O Nobel de Medicina não costuma provocar sensação, ao menos entre o público em geral – nada que se compare ao Oscar, por exemplo – mesmo porque na maioria das vezes são premiados cientistas que se distinguem por pesquisas básicas, importantíssimas, mas que escapam ao entendimento do comum das pessoas.
É muito raro que o prêmio seja dado a um clínico, a um cirurgião, a um sanitarista. Mas este ano e num certo sentido, a premiação fugiu à regra. Entre os distinguidos com o Nobel de Medicina estão os franceses Luc Montagnier e Françoise Barre-Sinousi, que há exatos 25 anos isolaram o vírus causador da Aids, uma descoberta cuja importância não precisa ser enfatizada. Por coincidência, o outro cientista premiado (por descobrir que o papilomavírus causa câncer cervical), o alemão Harald zur Hausen, também trabalha com virologia.
A premiação de Luc Montagnier tem um significado especial. O cientista protagonizou, durante muito tempo, uma das mais amargas e violentas disputas ocorridas na ciência contemporânea. Tudo começou naquele mesmo ano de 1983. Um proeminente pesquisador do Instituto Nacional do Câncer dos Estados Unidos, o Dr. Robert Gallo (este nome condicionava destino: ele gostava, como se viu depois, de cantar de galo), anunciou que um vírus por ele isolado do sangue de pacientes com Aids seria a causa da doença (não era).
Quase ao mesmo tempo, no Instituto Pasteur de Paris, o Dr. Luc Montagnier também isolou de pacientes com Aids um vírus que, este sim, de fato se comprovou ser a causa da doença e que foi depois batizado como HIV, vírus da imunodeficiência humana.
Antes que a descoberta fosse reconhecida o Dr. Montagnier pessoalmente entregou uma amostra de seu vírus ao Dr. Gallo.
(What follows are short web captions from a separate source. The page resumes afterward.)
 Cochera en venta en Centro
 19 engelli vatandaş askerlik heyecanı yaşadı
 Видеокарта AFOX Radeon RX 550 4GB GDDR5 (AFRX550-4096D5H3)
E daí veio toda a confusão. O Dr. Gallo disse que não deu importância ao presente, e que deixou-o no freezer, indo jogar vôlei. Meses depois anunciava a descoberta do vírus da Aids. Que era, claro, o mesmo vírus do Dr. Montagnier. E a coisa não ficou por aí. Gallo propôs um teste para o HIV e o mesmo fizeram os franceses, cujo teste era melhor, mas que foi preterido pelo governo americano. Seguiu-se um processo judicial, que o governo dos Estados Unidos perdeu, e um conflito que acabou adquirindo dimensão política internacional, opondo Estados Unidos e França – o Instituto Pasteur, onde Oswaldo Cruz estagiou, é a jóia da coroa da ciência francesa.
Em 1992 a Academia Nacional de Ciências dos Estados Unidos, sustentando que a amostra usada por Gallo continha o material do Instituto Pasteur, e também o Instituto Nacional de Saúde condenaram o cientista por sua conduta (ele apelou e foi absolvido). Nesse meio tempo, Gallo, que tinha boas conexões na mídia, tornou-se uma atração internacional, viajando pelo mundo todo. Na verdade, suas relações com Montagnier não eram só de conflito; os dois até colaboraram em artigos científicos.
Mas o Nobel agora funcionou como veredicto, confirmando Montagnier como o descobridor do HIV e lembrando que a ciência não está imune (bom termo, aliás) aos conflitos de interesse e às vaidades pessoais (das quais os vírus estão, ao menos, livres). Ao fim e ao cabo, porém, a verdade acaba aparecendo. E na ciência, como na vida, a verdade é o que importa.